Texte étudié –

Le site intranet du ministère en charge de la santé (direction générale de la santé) comporte une partie D dite « Foire aux questions 'étranger malade' ». On y trouve des informations d’ordre réglementaire, comme l'explication de la différence entre un rapport médical et un certificat médical, l’utilisation selon les situations d’une prise en charge relevant de la CMU et CMUc, ou de l’Aide Médicale d’Etat (AME), des éléments portant sur la santé mentale ou un rappel de l’annexe II de l’Instruction DGS du 10 novembre2011 relative aux recommandations pour émettre les avis médicaux concernant les étrangers malades atteints de pathologies graves.

L’instruction ministérielle déjà évoquée fait état dans son annexe II d'« outils d’aide à la décision pour les médecins en charge des dossiers » parmi lesquels figure le site internet de l’OMS, qui ne présente que des informations d'ordre macroéconomique et sociologique ne permettant en rien de statuer sur une situation individuelle (indice de développement humain, éléments géographiques et économiques continentaux ou régionaux, peu opérants pour une lecture par pays). Plus précises sont les informations qui émanent du site ONUSIDA, ou du GIP ESTHER, pour les patients atteints du VIH.

Données fournies –
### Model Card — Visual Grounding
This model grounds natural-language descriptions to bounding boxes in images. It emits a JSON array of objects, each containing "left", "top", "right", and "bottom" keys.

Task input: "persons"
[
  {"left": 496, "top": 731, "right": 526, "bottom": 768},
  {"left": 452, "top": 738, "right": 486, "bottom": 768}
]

Objectif visé –
Répondez aux questions suivantes à partir du texte étudié.
(a) Comment s'appelle la partie D du site intranet du ministère en charge de la santé ?
(b) Quel site, cité dans l'annexe II de l'instruction ministérielle, ne présente que des informations d'ordre macroéconomique et sociologique ?
(c) Quels sites fournissent des informations plus précises pour les patients atteints du VIH ?

Réponse attendue –
(a) Elle s'appelle « Foire aux questions 'étranger malade' ».
(b) Il s'agit du site internet de l'OMS.
(c) Ce sont le site ONUSIDA et celui du GIP ESTHER.